Your objective: Retype the following rows word for word.

-----

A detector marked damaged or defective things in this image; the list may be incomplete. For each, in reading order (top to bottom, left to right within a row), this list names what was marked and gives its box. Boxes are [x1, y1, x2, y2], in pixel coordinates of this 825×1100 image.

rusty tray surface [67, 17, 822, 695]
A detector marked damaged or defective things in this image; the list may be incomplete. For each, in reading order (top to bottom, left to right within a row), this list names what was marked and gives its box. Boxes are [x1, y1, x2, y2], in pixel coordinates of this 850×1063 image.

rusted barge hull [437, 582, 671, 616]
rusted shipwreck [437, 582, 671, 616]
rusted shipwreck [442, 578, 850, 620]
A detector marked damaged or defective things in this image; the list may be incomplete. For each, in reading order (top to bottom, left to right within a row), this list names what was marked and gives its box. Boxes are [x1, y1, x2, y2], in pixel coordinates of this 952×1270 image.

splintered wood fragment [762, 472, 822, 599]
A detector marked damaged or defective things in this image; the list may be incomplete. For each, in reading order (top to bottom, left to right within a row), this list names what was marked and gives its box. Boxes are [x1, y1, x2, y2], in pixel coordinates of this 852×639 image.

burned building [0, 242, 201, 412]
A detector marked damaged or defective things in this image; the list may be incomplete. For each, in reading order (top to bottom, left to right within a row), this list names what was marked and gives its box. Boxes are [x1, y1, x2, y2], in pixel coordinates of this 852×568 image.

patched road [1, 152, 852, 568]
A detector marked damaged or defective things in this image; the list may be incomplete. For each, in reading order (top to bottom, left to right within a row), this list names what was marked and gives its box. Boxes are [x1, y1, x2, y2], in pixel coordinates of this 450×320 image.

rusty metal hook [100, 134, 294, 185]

-----

Solution to this task:
A detector marked damaged or defective things in this image; the list may be incomplete. For each, in reading order (top to bottom, left to right within a row), this list names what was marked and gives its box. Boxes are [x1, y1, x2, y2], in pixel coordinates of this 825×1100 image.

rusty tray surface [67, 17, 822, 695]
A detector marked damaged or defective things in this image; the list may be incomplete. For each, in reading order (top to bottom, left to right within a row), this list names what was marked and gives its box. Boxes are [x1, y1, x2, y2], in pixel coordinates of this 850×1063 image.

rusted barge hull [437, 582, 671, 616]
rusted shipwreck [437, 582, 671, 616]
rusted shipwreck [442, 578, 850, 620]
A detector marked damaged or defective things in this image; the list may be incomplete. For each, in reading order (top to bottom, left to right within a row), this list names what was marked and gives its box. Boxes are [x1, y1, x2, y2], in pixel coordinates of this 952×1270 image.

splintered wood fragment [762, 472, 822, 599]
A detector marked damaged or defective things in this image; the list may be incomplete. For each, in reading order (top to bottom, left to right within a row), this list names what was marked and gives its box. Boxes are [x1, y1, x2, y2], in pixel coordinates of this 852×639 image.

burned building [0, 242, 201, 412]
A detector marked damaged or defective things in this image; the list may be incomplete. For each, in reading order (top to bottom, left to right within a row), this list names what was marked and gives its box. Boxes are [x1, y1, x2, y2], in pixel coordinates of this 852×568 image.

patched road [1, 152, 852, 568]
A detector marked damaged or defective things in this image; the list may be incomplete. For each, in reading order (top to bottom, left to right within a row), this list names what was marked and gives its box. Boxes are [x1, y1, x2, y2], in pixel coordinates of this 450×320 image.

rusty metal hook [100, 134, 294, 185]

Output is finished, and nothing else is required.